The live workshop was fantastic (thanks to Jon McNestrie) and I ‘drew’ my response to it as we went through. Emma Moore, as one of the ‘Standing Room Only’ presentations, was inspiring and incredibly brave to open up about her personal experiences. Actually, considering the pressures we were all under at work, I am very proud of what we created for the PHUSE attendees and say a heartfelt, ‘Thank You’ to all our presenters.
The Missing Piece
What have I missed? Well, to be honest being in the room with Jenni and Diana more than anything. We’re all quite different but it’s how you work together that brings about something so positive. Like Dave, I have missed the interaction at our booth. The social evenings at PHUSE are always so much fun, but I must admit that in the dark of impending Nordic winter and looming Danish exams, I didn’t take part this year, so the networking that I always enjoy was not there this time. If there’s one thing I think I’d add to a PHUSE virtual event, it’s the ability to network during the working day, particularly as people have blocked out time to attend.

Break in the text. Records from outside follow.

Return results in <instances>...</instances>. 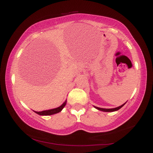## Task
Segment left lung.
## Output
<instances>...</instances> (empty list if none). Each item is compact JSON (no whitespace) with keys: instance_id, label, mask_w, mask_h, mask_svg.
<instances>
[{"instance_id":"left-lung-1","label":"left lung","mask_w":153,"mask_h":153,"mask_svg":"<svg viewBox=\"0 0 153 153\" xmlns=\"http://www.w3.org/2000/svg\"><path fill=\"white\" fill-rule=\"evenodd\" d=\"M125 104V103H124V104L122 105V106H119V107H117V108H99V107H96L95 106V108H97V109H99L100 111H106V112H109V111H117L119 109H120L122 107L124 106V105Z\"/></svg>"}]
</instances>
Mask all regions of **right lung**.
Returning a JSON list of instances; mask_svg holds the SVG:
<instances>
[{
    "label": "right lung",
    "instance_id": "right-lung-1",
    "mask_svg": "<svg viewBox=\"0 0 153 153\" xmlns=\"http://www.w3.org/2000/svg\"><path fill=\"white\" fill-rule=\"evenodd\" d=\"M66 102H64L63 104L61 105L60 106L58 107V108H53V109H50V110H46V111H34L36 112V114L39 115H42V116H47V115H52V114H57L58 112L61 111L63 108H64L65 106L66 105Z\"/></svg>",
    "mask_w": 153,
    "mask_h": 153
}]
</instances>
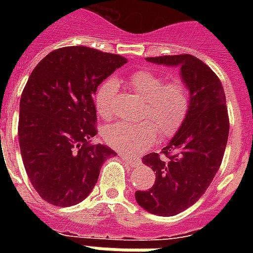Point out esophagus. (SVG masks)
Masks as SVG:
<instances>
[{"instance_id":"esophagus-1","label":"esophagus","mask_w":253,"mask_h":253,"mask_svg":"<svg viewBox=\"0 0 253 253\" xmlns=\"http://www.w3.org/2000/svg\"><path fill=\"white\" fill-rule=\"evenodd\" d=\"M119 157H121V159L123 160L127 165H130V167H138L139 163H141L138 159H132V157H127V156H122V154L119 156Z\"/></svg>"}]
</instances>
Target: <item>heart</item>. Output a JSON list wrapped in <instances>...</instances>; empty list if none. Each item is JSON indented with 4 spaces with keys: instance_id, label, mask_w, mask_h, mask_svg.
Listing matches in <instances>:
<instances>
[{
    "instance_id": "b5f03b06",
    "label": "heart",
    "mask_w": 253,
    "mask_h": 253,
    "mask_svg": "<svg viewBox=\"0 0 253 253\" xmlns=\"http://www.w3.org/2000/svg\"><path fill=\"white\" fill-rule=\"evenodd\" d=\"M130 86L145 100L142 118L148 121L131 125L119 122L104 130L105 142L118 152L135 154L157 139V128L163 138L173 135L184 122L190 107L186 84L179 78L165 81L161 74L150 70L132 73ZM119 83L108 78L101 84L94 96L96 110L101 118L112 119L116 114V93Z\"/></svg>"
}]
</instances>
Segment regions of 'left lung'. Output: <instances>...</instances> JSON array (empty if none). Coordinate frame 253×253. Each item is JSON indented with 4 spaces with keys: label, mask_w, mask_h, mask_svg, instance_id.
I'll list each match as a JSON object with an SVG mask.
<instances>
[{
    "label": "left lung",
    "mask_w": 253,
    "mask_h": 253,
    "mask_svg": "<svg viewBox=\"0 0 253 253\" xmlns=\"http://www.w3.org/2000/svg\"><path fill=\"white\" fill-rule=\"evenodd\" d=\"M146 61L179 67L190 92L186 119L163 149L164 157L149 153L142 159L156 172L153 187L135 192V201L146 211L172 217L199 201L219 169L229 135L226 97L215 73L190 54Z\"/></svg>",
    "instance_id": "obj_1"
}]
</instances>
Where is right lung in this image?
<instances>
[{
  "mask_svg": "<svg viewBox=\"0 0 253 253\" xmlns=\"http://www.w3.org/2000/svg\"><path fill=\"white\" fill-rule=\"evenodd\" d=\"M125 63L121 55L72 46L51 51L31 73L20 100V152L31 184L48 203L83 202L105 160L116 156L89 139L97 134L93 94Z\"/></svg>",
  "mask_w": 253,
  "mask_h": 253,
  "instance_id": "obj_1",
  "label": "right lung"
}]
</instances>
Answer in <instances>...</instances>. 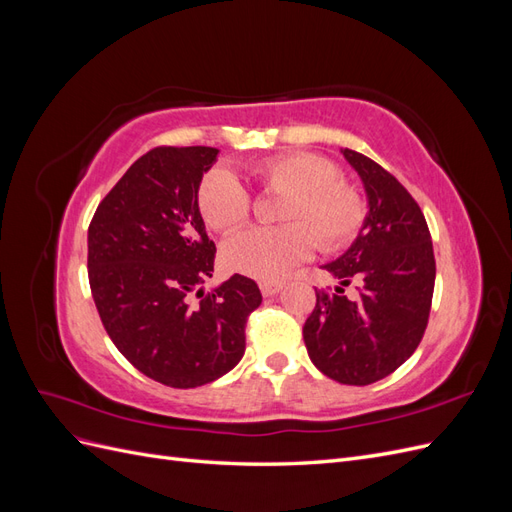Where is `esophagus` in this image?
<instances>
[{
    "label": "esophagus",
    "mask_w": 512,
    "mask_h": 512,
    "mask_svg": "<svg viewBox=\"0 0 512 512\" xmlns=\"http://www.w3.org/2000/svg\"><path fill=\"white\" fill-rule=\"evenodd\" d=\"M284 288V282H260V292L262 297H273Z\"/></svg>",
    "instance_id": "34e87169"
}]
</instances>
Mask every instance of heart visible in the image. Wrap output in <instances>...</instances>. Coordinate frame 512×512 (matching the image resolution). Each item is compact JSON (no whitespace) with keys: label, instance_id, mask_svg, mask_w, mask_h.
I'll return each mask as SVG.
<instances>
[{"label":"heart","instance_id":"obj_1","mask_svg":"<svg viewBox=\"0 0 512 512\" xmlns=\"http://www.w3.org/2000/svg\"><path fill=\"white\" fill-rule=\"evenodd\" d=\"M252 175L265 192L282 194L275 218L282 226L250 228L222 247L224 265L262 282H277L314 252L346 247L365 222V203L339 170L314 153H284L262 160ZM198 211L218 232L243 226L252 213V196L226 168H211L196 192Z\"/></svg>","mask_w":512,"mask_h":512}]
</instances>
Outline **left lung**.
Segmentation results:
<instances>
[{
  "label": "left lung",
  "instance_id": "left-lung-1",
  "mask_svg": "<svg viewBox=\"0 0 512 512\" xmlns=\"http://www.w3.org/2000/svg\"><path fill=\"white\" fill-rule=\"evenodd\" d=\"M367 194V218L348 252L324 265L339 286L316 290L303 324L309 359L342 384L378 382L406 363L427 329L436 258L421 207L389 170L342 149ZM360 284L348 300L343 286Z\"/></svg>",
  "mask_w": 512,
  "mask_h": 512
}]
</instances>
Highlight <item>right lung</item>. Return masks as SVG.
<instances>
[{"label":"right lung","mask_w":512,"mask_h":512,"mask_svg":"<svg viewBox=\"0 0 512 512\" xmlns=\"http://www.w3.org/2000/svg\"><path fill=\"white\" fill-rule=\"evenodd\" d=\"M218 158L213 147H156L98 205L87 232V273L117 350L151 380L194 389L218 380L245 352V322L262 303L235 273L190 294L213 273L196 192Z\"/></svg>","instance_id":"1"}]
</instances>
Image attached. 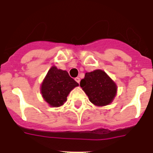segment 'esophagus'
Returning <instances> with one entry per match:
<instances>
[{"instance_id":"34e87169","label":"esophagus","mask_w":153,"mask_h":153,"mask_svg":"<svg viewBox=\"0 0 153 153\" xmlns=\"http://www.w3.org/2000/svg\"><path fill=\"white\" fill-rule=\"evenodd\" d=\"M75 80L77 81V82L78 83V84H79V83H80V78H78V77H77V78H75Z\"/></svg>"}]
</instances>
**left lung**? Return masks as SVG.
I'll return each mask as SVG.
<instances>
[{
	"instance_id": "8db88e82",
	"label": "left lung",
	"mask_w": 153,
	"mask_h": 153,
	"mask_svg": "<svg viewBox=\"0 0 153 153\" xmlns=\"http://www.w3.org/2000/svg\"><path fill=\"white\" fill-rule=\"evenodd\" d=\"M80 86L89 100L96 106H105L112 102L117 94L116 84L101 69L86 72Z\"/></svg>"
}]
</instances>
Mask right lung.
Masks as SVG:
<instances>
[{"instance_id": "1", "label": "right lung", "mask_w": 153, "mask_h": 153, "mask_svg": "<svg viewBox=\"0 0 153 153\" xmlns=\"http://www.w3.org/2000/svg\"><path fill=\"white\" fill-rule=\"evenodd\" d=\"M78 84L66 71L53 66L48 70L41 85L44 100L51 107H60L67 100V96Z\"/></svg>"}]
</instances>
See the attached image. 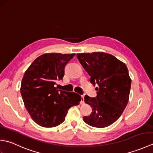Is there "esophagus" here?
<instances>
[{
    "label": "esophagus",
    "mask_w": 153,
    "mask_h": 153,
    "mask_svg": "<svg viewBox=\"0 0 153 153\" xmlns=\"http://www.w3.org/2000/svg\"><path fill=\"white\" fill-rule=\"evenodd\" d=\"M81 105H83L84 103V96L83 95H82V100H81Z\"/></svg>",
    "instance_id": "34e87169"
}]
</instances>
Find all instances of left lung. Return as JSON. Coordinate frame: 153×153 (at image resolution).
I'll return each mask as SVG.
<instances>
[{"instance_id": "1", "label": "left lung", "mask_w": 153, "mask_h": 153, "mask_svg": "<svg viewBox=\"0 0 153 153\" xmlns=\"http://www.w3.org/2000/svg\"><path fill=\"white\" fill-rule=\"evenodd\" d=\"M80 64L91 76L97 95L84 97L92 112L84 116L87 124L102 128L118 120L128 105L131 80L126 65L113 55L102 52L77 54Z\"/></svg>"}]
</instances>
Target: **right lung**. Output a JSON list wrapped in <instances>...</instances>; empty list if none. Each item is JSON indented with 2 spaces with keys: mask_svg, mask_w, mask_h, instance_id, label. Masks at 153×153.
Segmentation results:
<instances>
[{
  "mask_svg": "<svg viewBox=\"0 0 153 153\" xmlns=\"http://www.w3.org/2000/svg\"><path fill=\"white\" fill-rule=\"evenodd\" d=\"M75 54L46 53L35 59L23 77L20 93L25 107L33 121L53 128L62 123L68 110L78 105L82 97L54 87L64 76V68Z\"/></svg>",
  "mask_w": 153,
  "mask_h": 153,
  "instance_id": "add662e5",
  "label": "right lung"
}]
</instances>
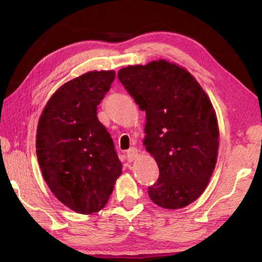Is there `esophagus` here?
Masks as SVG:
<instances>
[{
    "mask_svg": "<svg viewBox=\"0 0 262 262\" xmlns=\"http://www.w3.org/2000/svg\"><path fill=\"white\" fill-rule=\"evenodd\" d=\"M137 155H138L137 149H136L135 147H132V148H129V149H128V151H127V153H126V159H127L128 161H129V162H133V161L136 160Z\"/></svg>",
    "mask_w": 262,
    "mask_h": 262,
    "instance_id": "34e87169",
    "label": "esophagus"
}]
</instances>
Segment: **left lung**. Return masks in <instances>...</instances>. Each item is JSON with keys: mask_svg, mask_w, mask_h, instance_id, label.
Listing matches in <instances>:
<instances>
[{"mask_svg": "<svg viewBox=\"0 0 262 262\" xmlns=\"http://www.w3.org/2000/svg\"><path fill=\"white\" fill-rule=\"evenodd\" d=\"M118 79L146 114L143 145L160 170L149 198L165 209L186 207L202 196L217 162L220 129L210 99L185 68L166 59L122 68Z\"/></svg>", "mask_w": 262, "mask_h": 262, "instance_id": "8db88e82", "label": "left lung"}]
</instances>
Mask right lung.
<instances>
[{"label": "right lung", "mask_w": 262, "mask_h": 262, "mask_svg": "<svg viewBox=\"0 0 262 262\" xmlns=\"http://www.w3.org/2000/svg\"><path fill=\"white\" fill-rule=\"evenodd\" d=\"M115 75L92 71L64 83L39 117L36 151L43 179L60 203L79 214L101 210L121 174L113 138L97 117Z\"/></svg>", "instance_id": "right-lung-1"}]
</instances>
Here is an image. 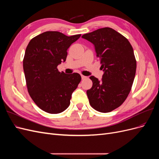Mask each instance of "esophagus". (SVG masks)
I'll return each mask as SVG.
<instances>
[{
	"mask_svg": "<svg viewBox=\"0 0 159 159\" xmlns=\"http://www.w3.org/2000/svg\"><path fill=\"white\" fill-rule=\"evenodd\" d=\"M87 78V77L86 76H84V75H81V79L82 80H84V79H86Z\"/></svg>",
	"mask_w": 159,
	"mask_h": 159,
	"instance_id": "1",
	"label": "esophagus"
}]
</instances>
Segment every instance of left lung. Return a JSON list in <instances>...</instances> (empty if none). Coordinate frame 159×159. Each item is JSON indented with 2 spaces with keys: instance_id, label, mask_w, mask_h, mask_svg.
Masks as SVG:
<instances>
[{
  "instance_id": "8db88e82",
  "label": "left lung",
  "mask_w": 159,
  "mask_h": 159,
  "mask_svg": "<svg viewBox=\"0 0 159 159\" xmlns=\"http://www.w3.org/2000/svg\"><path fill=\"white\" fill-rule=\"evenodd\" d=\"M81 37L94 45L104 71L101 81L89 77L93 82L87 91L89 104L98 111L110 112L125 101L131 89L137 68L133 47L125 37L109 27Z\"/></svg>"
}]
</instances>
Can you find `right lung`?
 Wrapping results in <instances>:
<instances>
[{
  "mask_svg": "<svg viewBox=\"0 0 159 159\" xmlns=\"http://www.w3.org/2000/svg\"><path fill=\"white\" fill-rule=\"evenodd\" d=\"M80 36L47 31L33 38L26 47L23 69L28 91L37 106L47 113H60L68 108L81 80L78 73L66 74L57 69Z\"/></svg>",
  "mask_w": 159,
  "mask_h": 159,
  "instance_id": "add662e5",
  "label": "right lung"
}]
</instances>
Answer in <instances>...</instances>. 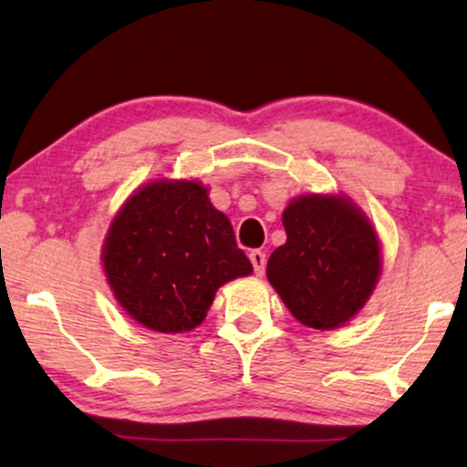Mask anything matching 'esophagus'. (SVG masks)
<instances>
[{
	"instance_id": "1",
	"label": "esophagus",
	"mask_w": 467,
	"mask_h": 467,
	"mask_svg": "<svg viewBox=\"0 0 467 467\" xmlns=\"http://www.w3.org/2000/svg\"><path fill=\"white\" fill-rule=\"evenodd\" d=\"M251 264L254 267V274L261 276L265 272V253L264 251H253L251 253Z\"/></svg>"
}]
</instances>
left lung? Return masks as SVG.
I'll use <instances>...</instances> for the list:
<instances>
[{"mask_svg":"<svg viewBox=\"0 0 467 467\" xmlns=\"http://www.w3.org/2000/svg\"><path fill=\"white\" fill-rule=\"evenodd\" d=\"M286 242L267 259V280L291 315L336 329L372 296L380 244L368 216L344 195H299L283 213Z\"/></svg>","mask_w":467,"mask_h":467,"instance_id":"1","label":"left lung"}]
</instances>
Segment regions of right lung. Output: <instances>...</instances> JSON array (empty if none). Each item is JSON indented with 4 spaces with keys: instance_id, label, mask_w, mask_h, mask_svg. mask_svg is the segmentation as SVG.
I'll list each match as a JSON object with an SVG mask.
<instances>
[{
    "instance_id": "obj_1",
    "label": "right lung",
    "mask_w": 467,
    "mask_h": 467,
    "mask_svg": "<svg viewBox=\"0 0 467 467\" xmlns=\"http://www.w3.org/2000/svg\"><path fill=\"white\" fill-rule=\"evenodd\" d=\"M101 261L127 315L161 334L197 327L216 289L253 272L232 223L195 181L140 187L114 216Z\"/></svg>"
}]
</instances>
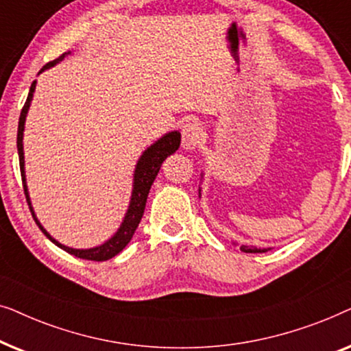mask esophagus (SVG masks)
Masks as SVG:
<instances>
[{
    "instance_id": "esophagus-1",
    "label": "esophagus",
    "mask_w": 351,
    "mask_h": 351,
    "mask_svg": "<svg viewBox=\"0 0 351 351\" xmlns=\"http://www.w3.org/2000/svg\"><path fill=\"white\" fill-rule=\"evenodd\" d=\"M203 141V128L199 123L189 121L182 126V147L185 150H195Z\"/></svg>"
}]
</instances>
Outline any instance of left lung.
<instances>
[{"label": "left lung", "instance_id": "left-lung-1", "mask_svg": "<svg viewBox=\"0 0 351 351\" xmlns=\"http://www.w3.org/2000/svg\"><path fill=\"white\" fill-rule=\"evenodd\" d=\"M203 177H204V172H201V180H203ZM198 195H199V198H201V186L198 189ZM233 244H234V246H237L238 243L233 241ZM239 249H241L243 252H267L270 247H256V246H247V244H243V246L239 247Z\"/></svg>", "mask_w": 351, "mask_h": 351}]
</instances>
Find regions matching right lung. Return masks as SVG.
<instances>
[{
	"mask_svg": "<svg viewBox=\"0 0 351 351\" xmlns=\"http://www.w3.org/2000/svg\"><path fill=\"white\" fill-rule=\"evenodd\" d=\"M70 54H71V52L69 51V52H65V54H62L59 59H56V60L49 62V64H46L40 70V73H43L45 70H49L51 66L60 64V62ZM40 73H38V75H40ZM35 89H36V80L33 81L32 86H30V93H28L27 102H25V105H23V108L21 112V118H19V129H17V152H19V162H21L22 184H23V191H25L27 203H28V206H30L33 219H35V222H36L38 227H40L41 232L45 233L46 237L56 244V246L64 249L65 252L71 254V256L84 258V261H95V262L108 261V258H112V257L117 256V254L121 252L123 249L128 246L129 241L132 239L134 233H136V228L138 227V223H141L143 210H145L148 193H150L153 182H155L158 172H160V169H161L162 161H165L167 156H171L172 153H176V150H179L180 132L179 131L167 132V134H165V136H161L160 138H158L156 142H153L150 147H147L145 150L142 152L141 158H138L137 162H136V167H134L132 191H131V198H129V206L126 209V214H124V217H123V222L119 223L117 232H114L112 237L107 239V241L99 244V246L88 247V249L69 247V246H65V244L57 241L56 238H52L49 232H47V230L43 227L41 222L36 217L35 209H33V206H32L30 193H28L27 176H25V155H23V131H25L27 114H28V110H30Z\"/></svg>",
	"mask_w": 351,
	"mask_h": 351,
	"instance_id": "add662e5",
	"label": "right lung"
}]
</instances>
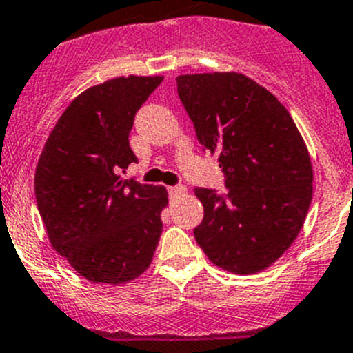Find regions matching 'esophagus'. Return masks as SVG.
Wrapping results in <instances>:
<instances>
[{
    "mask_svg": "<svg viewBox=\"0 0 353 353\" xmlns=\"http://www.w3.org/2000/svg\"><path fill=\"white\" fill-rule=\"evenodd\" d=\"M187 192L185 185H174V187H168V194H170L171 199H176L180 198V196H183V194Z\"/></svg>",
    "mask_w": 353,
    "mask_h": 353,
    "instance_id": "esophagus-1",
    "label": "esophagus"
}]
</instances>
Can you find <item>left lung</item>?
<instances>
[{"mask_svg":"<svg viewBox=\"0 0 353 353\" xmlns=\"http://www.w3.org/2000/svg\"><path fill=\"white\" fill-rule=\"evenodd\" d=\"M176 89L199 143L219 155L228 189H194L205 208L196 241L225 271L266 270L305 224L313 194L308 148L285 106L241 73L180 75Z\"/></svg>","mask_w":353,"mask_h":353,"instance_id":"left-lung-1","label":"left lung"}]
</instances>
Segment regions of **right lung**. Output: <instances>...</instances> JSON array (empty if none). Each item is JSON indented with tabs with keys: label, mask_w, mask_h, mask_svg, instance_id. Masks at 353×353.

As the year progresses, we will continue to share our thoughts in these virtual sessions. Kirsten Langendorf and Dave will be presenting at the CDISC French User Group on November 26th focusing on Biomedical Concepts (‘To BC or not To BC’ a play on our Danish and Shakespearean heritage without the gravedigger and the ghost!). We’re hoping to be part of the CDISC Technicon again next year and the European Interchange of course. We never stop trying to educate and be part of those important discussions.
We suspect we will not return quickly to in-person events. When, and if, we do then possibly they will be a mix of in-person and virtual with attendees being able to make a choice. And why not? Travel is expensive, time-consuming and an inefficient use of time, never mind the health aspects of being a potential virus carrier. In the meantime, whatever way we ‘meet’ we’re always happy to see you.